#### [Provided passage]

+---+

Flubber arguments are almost as bad as slippery-slope arguments
I've spent the last week-plus swimming in Sierra mountain lakes instead of watching the Republican Party leadership play chicken with the economy. In the run-up to it all, though, I heard a rehashed version of a bad debating point that I'm calling the Flubber Argument.
Flubber was the fictional material in the film The Absent Minded Professor that bounces back with more energy and a higher bounce than is in the kinetic energy used by Flubber to hit a surface. I've criticized the slippery slope argument in other venues as an excuse to support a position that has little direct support, so some indirect consequence are therefore invented. The Flubber Argument is similar.
In a To the Point podcast last month (sorry I can't remember which), a pollster described a Tea Party argument that debt default was an acceptable price to pay in order to learn to live within our means, and that the ultimate effect would be positive. The Flubber Argument, in other words. In my day job, I've also heard the Reverse Flubber Argument - if we succeed in doing something good to protect the environment, that will just incentivize open space developers to get organized and make things worse than they would have been.
Like other bad arguments, it's not completely wrong. Sometimes the blowback is stronger than the initial effect. What I usually fail to hear, however, is an analysis proving why that's going to be the case.
6 comments:
I found this book a nice overview over some of the fallacies that groups have been using to stop progress:
Albert O. Hirschman: "The Rhetoric of Reaction: Perversity, Futility, Jeopardy"
p.
As featured at Rabett Run
Dr. Jay Cadbury, phd.
I personally had and have no reason to care if the government defaults. The federal government takes in about 120 billion in revenue every month and we owe 20 billion in debt payments monthly. So we can pay off our debt, the government just doesn't want to cut programs, which I'm in favor of. I don't benefit from any government program. If I had a choice, I wouldn't pay social security. I don't think it will be there when I'm retired.

+---+

#### [Extracted entries]
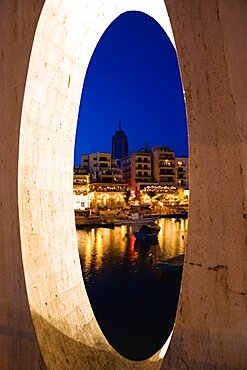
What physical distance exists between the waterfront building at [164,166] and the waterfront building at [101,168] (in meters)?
6.52

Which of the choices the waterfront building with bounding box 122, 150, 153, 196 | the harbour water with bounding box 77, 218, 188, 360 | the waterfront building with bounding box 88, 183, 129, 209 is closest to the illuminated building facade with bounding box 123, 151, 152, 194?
the waterfront building with bounding box 122, 150, 153, 196

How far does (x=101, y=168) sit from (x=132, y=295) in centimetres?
4478

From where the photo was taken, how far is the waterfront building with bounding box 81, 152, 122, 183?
5152cm

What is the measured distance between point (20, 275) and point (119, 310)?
739 cm

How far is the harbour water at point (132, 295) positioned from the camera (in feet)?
24.6

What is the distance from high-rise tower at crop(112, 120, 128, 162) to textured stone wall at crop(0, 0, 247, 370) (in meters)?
167

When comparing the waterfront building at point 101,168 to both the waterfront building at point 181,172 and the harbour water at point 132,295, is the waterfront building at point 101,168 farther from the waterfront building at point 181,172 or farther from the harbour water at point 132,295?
the harbour water at point 132,295

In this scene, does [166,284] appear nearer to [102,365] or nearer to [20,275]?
[102,365]

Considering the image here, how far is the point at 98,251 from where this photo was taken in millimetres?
18516

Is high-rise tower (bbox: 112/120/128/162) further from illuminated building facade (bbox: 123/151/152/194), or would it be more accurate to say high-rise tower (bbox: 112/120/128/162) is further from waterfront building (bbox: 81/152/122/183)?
illuminated building facade (bbox: 123/151/152/194)

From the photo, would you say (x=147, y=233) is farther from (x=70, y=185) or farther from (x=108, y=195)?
(x=108, y=195)

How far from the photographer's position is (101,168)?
180ft

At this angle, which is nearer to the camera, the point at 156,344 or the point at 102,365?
the point at 102,365

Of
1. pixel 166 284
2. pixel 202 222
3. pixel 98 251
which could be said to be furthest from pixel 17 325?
pixel 98 251
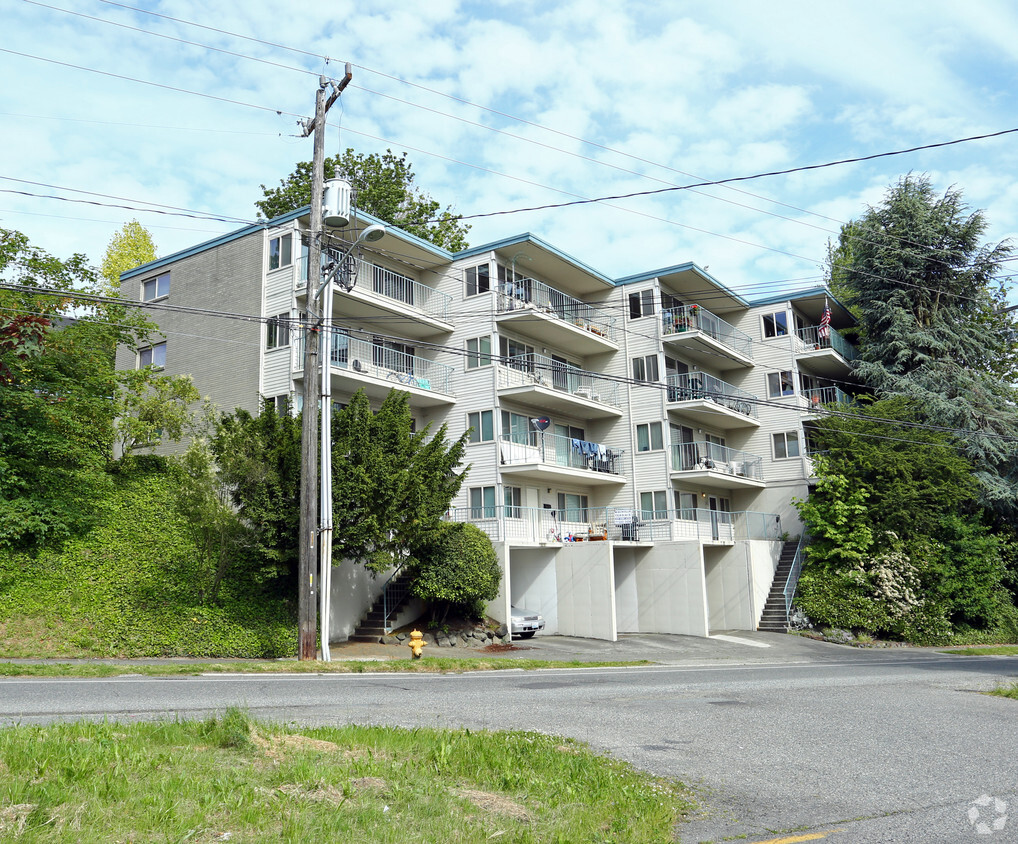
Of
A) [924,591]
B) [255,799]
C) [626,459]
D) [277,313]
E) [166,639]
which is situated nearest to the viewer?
[255,799]

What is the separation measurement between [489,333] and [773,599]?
51.6 feet

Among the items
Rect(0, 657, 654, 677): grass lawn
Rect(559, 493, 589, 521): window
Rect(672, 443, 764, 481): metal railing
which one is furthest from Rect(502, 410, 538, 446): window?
Rect(0, 657, 654, 677): grass lawn

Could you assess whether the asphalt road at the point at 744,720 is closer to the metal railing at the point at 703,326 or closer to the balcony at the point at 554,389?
the balcony at the point at 554,389

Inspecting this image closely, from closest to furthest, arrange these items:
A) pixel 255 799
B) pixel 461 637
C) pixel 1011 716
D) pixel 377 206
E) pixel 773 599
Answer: pixel 255 799, pixel 1011 716, pixel 461 637, pixel 773 599, pixel 377 206

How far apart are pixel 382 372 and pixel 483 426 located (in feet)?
15.4

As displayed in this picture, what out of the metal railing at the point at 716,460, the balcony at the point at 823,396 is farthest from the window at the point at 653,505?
the balcony at the point at 823,396

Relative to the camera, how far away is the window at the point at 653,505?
35.9 meters

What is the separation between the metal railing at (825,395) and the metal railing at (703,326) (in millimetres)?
3474

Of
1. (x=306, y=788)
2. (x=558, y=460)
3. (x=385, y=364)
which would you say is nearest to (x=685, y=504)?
(x=558, y=460)

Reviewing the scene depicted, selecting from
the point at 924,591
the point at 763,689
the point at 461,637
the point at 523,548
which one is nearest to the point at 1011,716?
the point at 763,689

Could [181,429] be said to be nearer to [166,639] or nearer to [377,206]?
[166,639]

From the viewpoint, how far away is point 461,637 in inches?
985

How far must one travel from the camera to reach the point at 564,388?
36375mm

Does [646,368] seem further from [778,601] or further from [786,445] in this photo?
[778,601]
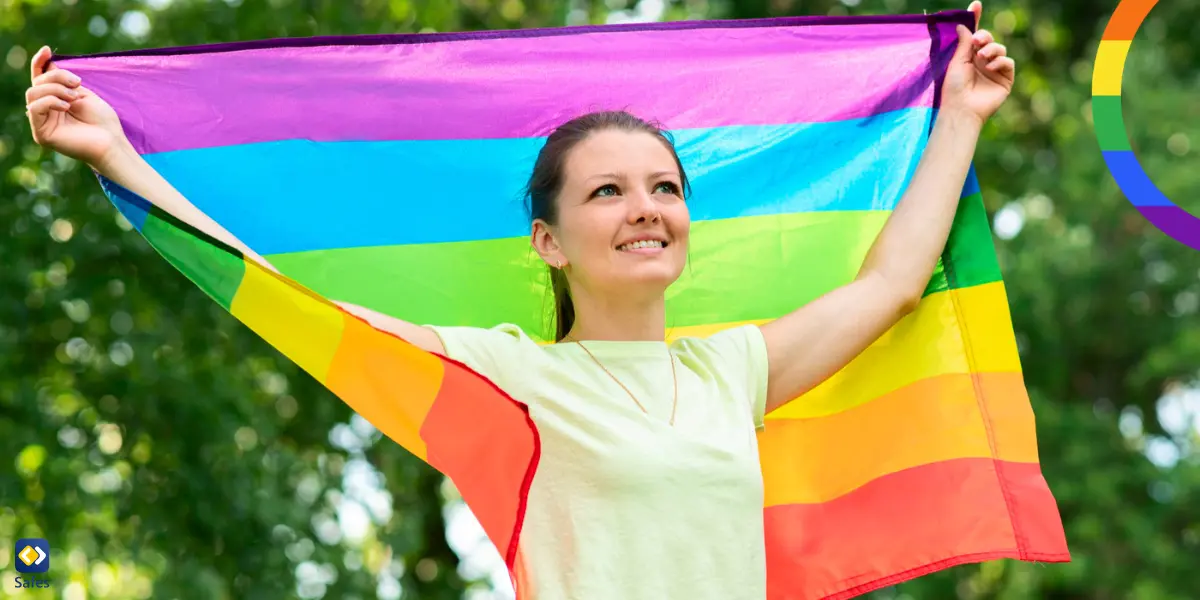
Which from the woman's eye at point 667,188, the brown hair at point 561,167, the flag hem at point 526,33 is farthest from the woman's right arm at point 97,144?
the woman's eye at point 667,188

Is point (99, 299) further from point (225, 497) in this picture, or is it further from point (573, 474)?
point (573, 474)

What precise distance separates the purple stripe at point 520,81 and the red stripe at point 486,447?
0.95 metres

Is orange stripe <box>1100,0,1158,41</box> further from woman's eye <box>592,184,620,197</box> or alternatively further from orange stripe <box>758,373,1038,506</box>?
woman's eye <box>592,184,620,197</box>

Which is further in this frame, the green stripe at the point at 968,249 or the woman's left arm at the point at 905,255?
the green stripe at the point at 968,249

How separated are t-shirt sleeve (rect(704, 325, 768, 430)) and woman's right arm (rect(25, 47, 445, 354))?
561 mm

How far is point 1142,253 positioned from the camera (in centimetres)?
1117

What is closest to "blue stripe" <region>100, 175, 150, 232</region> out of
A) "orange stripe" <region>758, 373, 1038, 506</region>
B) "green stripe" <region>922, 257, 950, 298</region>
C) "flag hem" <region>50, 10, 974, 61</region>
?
"flag hem" <region>50, 10, 974, 61</region>

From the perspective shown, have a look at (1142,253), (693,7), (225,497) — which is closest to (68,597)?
(225,497)

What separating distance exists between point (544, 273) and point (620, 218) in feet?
1.78

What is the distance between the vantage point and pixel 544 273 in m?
3.43

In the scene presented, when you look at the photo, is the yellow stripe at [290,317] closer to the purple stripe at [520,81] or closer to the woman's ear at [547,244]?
the woman's ear at [547,244]

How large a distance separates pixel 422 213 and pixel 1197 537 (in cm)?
925

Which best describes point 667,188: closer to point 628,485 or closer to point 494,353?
point 494,353

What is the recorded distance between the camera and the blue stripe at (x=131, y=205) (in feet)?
9.50
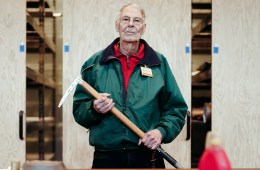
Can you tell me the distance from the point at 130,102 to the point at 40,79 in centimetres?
252

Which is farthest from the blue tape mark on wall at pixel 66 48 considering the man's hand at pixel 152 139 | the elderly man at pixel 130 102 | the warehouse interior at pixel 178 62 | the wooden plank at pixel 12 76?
the man's hand at pixel 152 139

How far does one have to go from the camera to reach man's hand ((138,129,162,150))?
114 inches

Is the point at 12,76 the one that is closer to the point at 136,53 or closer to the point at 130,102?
the point at 136,53

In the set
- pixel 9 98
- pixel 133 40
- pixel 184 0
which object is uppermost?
pixel 184 0

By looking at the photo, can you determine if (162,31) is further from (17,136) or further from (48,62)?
(48,62)

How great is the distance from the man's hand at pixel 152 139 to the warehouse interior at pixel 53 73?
5.02ft

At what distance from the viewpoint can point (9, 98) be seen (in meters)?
4.28

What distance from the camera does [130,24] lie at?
3.17m

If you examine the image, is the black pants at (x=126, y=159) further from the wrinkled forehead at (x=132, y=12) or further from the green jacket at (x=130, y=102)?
the wrinkled forehead at (x=132, y=12)

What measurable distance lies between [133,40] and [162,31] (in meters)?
1.21

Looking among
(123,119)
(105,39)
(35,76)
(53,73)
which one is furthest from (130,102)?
(53,73)

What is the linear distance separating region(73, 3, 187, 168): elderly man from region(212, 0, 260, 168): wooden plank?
1.27m

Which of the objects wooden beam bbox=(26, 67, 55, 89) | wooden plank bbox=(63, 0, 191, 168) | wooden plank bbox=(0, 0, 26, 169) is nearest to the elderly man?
wooden plank bbox=(63, 0, 191, 168)

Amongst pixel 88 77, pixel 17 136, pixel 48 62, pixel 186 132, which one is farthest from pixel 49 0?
pixel 88 77
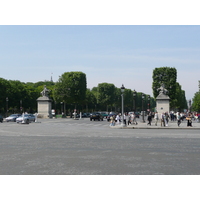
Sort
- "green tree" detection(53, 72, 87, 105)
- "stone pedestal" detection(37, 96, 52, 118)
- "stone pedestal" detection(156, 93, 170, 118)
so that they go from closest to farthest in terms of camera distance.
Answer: "stone pedestal" detection(156, 93, 170, 118)
"stone pedestal" detection(37, 96, 52, 118)
"green tree" detection(53, 72, 87, 105)

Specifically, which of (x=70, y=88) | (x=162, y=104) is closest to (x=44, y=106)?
(x=70, y=88)

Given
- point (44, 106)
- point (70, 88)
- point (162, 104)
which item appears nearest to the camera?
point (162, 104)

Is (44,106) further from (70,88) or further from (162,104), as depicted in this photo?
(162,104)

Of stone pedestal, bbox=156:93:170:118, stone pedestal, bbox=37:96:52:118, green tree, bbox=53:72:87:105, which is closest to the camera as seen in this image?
stone pedestal, bbox=156:93:170:118

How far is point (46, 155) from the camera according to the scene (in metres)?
12.7

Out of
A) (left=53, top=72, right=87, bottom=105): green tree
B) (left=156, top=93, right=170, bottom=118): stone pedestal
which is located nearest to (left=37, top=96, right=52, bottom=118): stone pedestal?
(left=53, top=72, right=87, bottom=105): green tree

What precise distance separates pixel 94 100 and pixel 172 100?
61971 millimetres

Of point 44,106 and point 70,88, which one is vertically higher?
point 70,88

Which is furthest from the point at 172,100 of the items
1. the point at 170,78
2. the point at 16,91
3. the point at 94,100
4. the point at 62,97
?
the point at 94,100

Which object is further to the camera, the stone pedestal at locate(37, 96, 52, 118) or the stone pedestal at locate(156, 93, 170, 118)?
the stone pedestal at locate(37, 96, 52, 118)

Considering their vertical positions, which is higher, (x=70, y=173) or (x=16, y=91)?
(x=16, y=91)

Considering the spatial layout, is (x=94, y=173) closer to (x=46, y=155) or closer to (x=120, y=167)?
(x=120, y=167)

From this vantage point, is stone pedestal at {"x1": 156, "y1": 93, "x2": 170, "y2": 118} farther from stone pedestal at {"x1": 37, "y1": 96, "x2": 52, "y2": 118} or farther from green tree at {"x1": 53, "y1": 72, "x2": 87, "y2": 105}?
green tree at {"x1": 53, "y1": 72, "x2": 87, "y2": 105}

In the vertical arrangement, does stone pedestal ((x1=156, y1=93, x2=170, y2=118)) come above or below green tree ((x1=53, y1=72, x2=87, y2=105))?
below
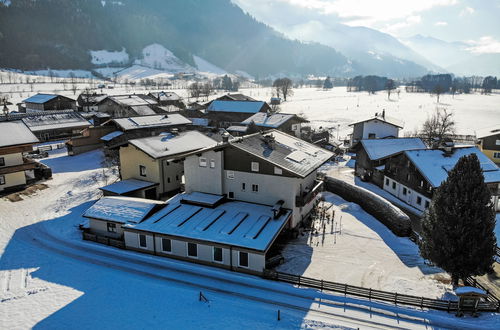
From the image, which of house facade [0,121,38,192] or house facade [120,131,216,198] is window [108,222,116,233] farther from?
house facade [0,121,38,192]

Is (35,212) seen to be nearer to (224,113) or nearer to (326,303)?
(326,303)

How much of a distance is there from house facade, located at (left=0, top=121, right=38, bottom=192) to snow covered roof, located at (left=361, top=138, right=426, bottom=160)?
4061 centimetres

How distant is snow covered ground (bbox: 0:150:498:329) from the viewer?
19281mm

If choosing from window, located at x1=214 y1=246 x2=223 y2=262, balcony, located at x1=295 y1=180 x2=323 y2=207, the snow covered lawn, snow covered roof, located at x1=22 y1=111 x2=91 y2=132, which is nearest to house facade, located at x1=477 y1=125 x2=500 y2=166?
the snow covered lawn

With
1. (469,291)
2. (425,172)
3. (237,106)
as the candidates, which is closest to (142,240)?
(469,291)

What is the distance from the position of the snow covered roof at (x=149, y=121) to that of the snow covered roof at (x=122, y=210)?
1127 inches

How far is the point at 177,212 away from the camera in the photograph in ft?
95.2

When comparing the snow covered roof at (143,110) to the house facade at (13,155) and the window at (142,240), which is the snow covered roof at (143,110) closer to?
the house facade at (13,155)

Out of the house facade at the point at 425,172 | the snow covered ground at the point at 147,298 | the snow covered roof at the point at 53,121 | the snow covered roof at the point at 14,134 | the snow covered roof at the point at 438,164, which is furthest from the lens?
the snow covered roof at the point at 53,121

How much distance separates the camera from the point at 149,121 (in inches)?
2373

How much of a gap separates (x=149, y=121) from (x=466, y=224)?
50.5 metres

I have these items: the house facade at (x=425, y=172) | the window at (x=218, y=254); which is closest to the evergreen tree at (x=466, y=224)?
the window at (x=218, y=254)

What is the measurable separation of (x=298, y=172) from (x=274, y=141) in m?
6.20

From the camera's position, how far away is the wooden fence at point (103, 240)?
27891 mm
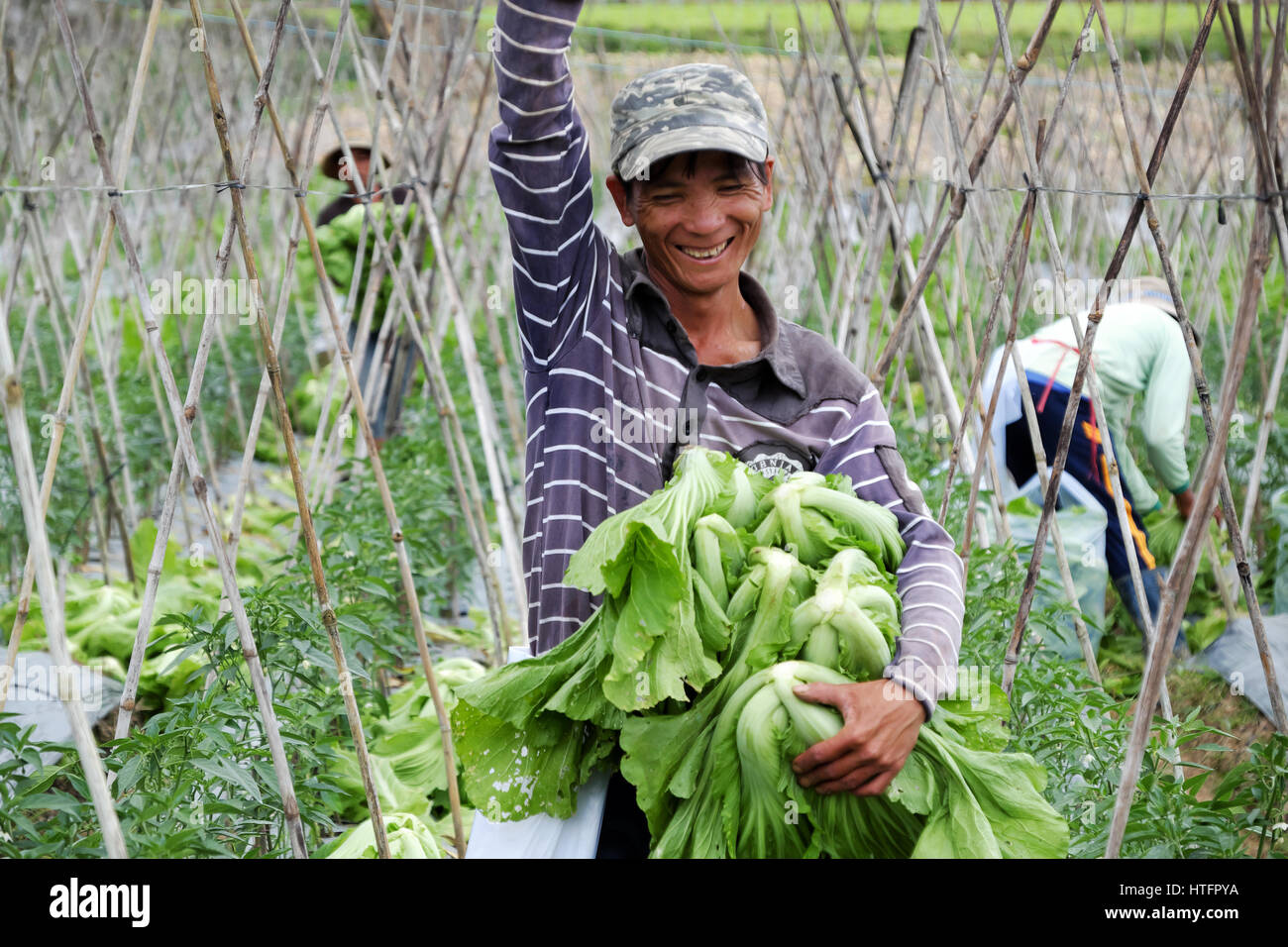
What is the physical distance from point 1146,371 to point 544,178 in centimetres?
287

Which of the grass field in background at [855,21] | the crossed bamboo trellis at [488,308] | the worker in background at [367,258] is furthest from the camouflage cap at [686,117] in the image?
the grass field in background at [855,21]

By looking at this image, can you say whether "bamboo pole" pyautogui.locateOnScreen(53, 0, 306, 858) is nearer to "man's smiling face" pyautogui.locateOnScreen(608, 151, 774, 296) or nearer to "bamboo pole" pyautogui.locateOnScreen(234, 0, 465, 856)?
"bamboo pole" pyautogui.locateOnScreen(234, 0, 465, 856)

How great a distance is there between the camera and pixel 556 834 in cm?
145

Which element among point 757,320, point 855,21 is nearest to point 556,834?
point 757,320

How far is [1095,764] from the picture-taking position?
202 centimetres

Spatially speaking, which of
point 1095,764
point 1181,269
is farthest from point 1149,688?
point 1181,269

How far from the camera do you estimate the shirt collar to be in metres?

+---+

#### [Your objective]
Copy out the part of the post on Flubber arguments that runs from "Like other bad" to "when I'm retired.". The entries have nothing to do with the post on Flubber arguments.

#### [Task solution]
Like other bad arguments, it's not completely wrong. Sometimes the blowback is stronger than the initial effect. What I usually fail to hear, however, is an analysis proving why that's going to be the case.
6 comments:
I found this book a nice overview over some of the fallacies that groups have been using to stop progress:
Albert O. Hirschman: "The Rhetoric of Reaction: Perversity, Futility, Jeopardy"
p.
As featured at Rabett Run
Dr. Jay Cadbury, phd.
I personally had and have no reason to care if the government defaults. The federal government takes in about 120 billion in revenue every month and we owe 20 billion in debt payments monthly. So we can pay off our debt, the government just doesn't want to cut programs, which I'm in favor of. I don't benefit from any government program. If I had a choice, I wouldn't pay social security. I don't think it will be there when I'm retired.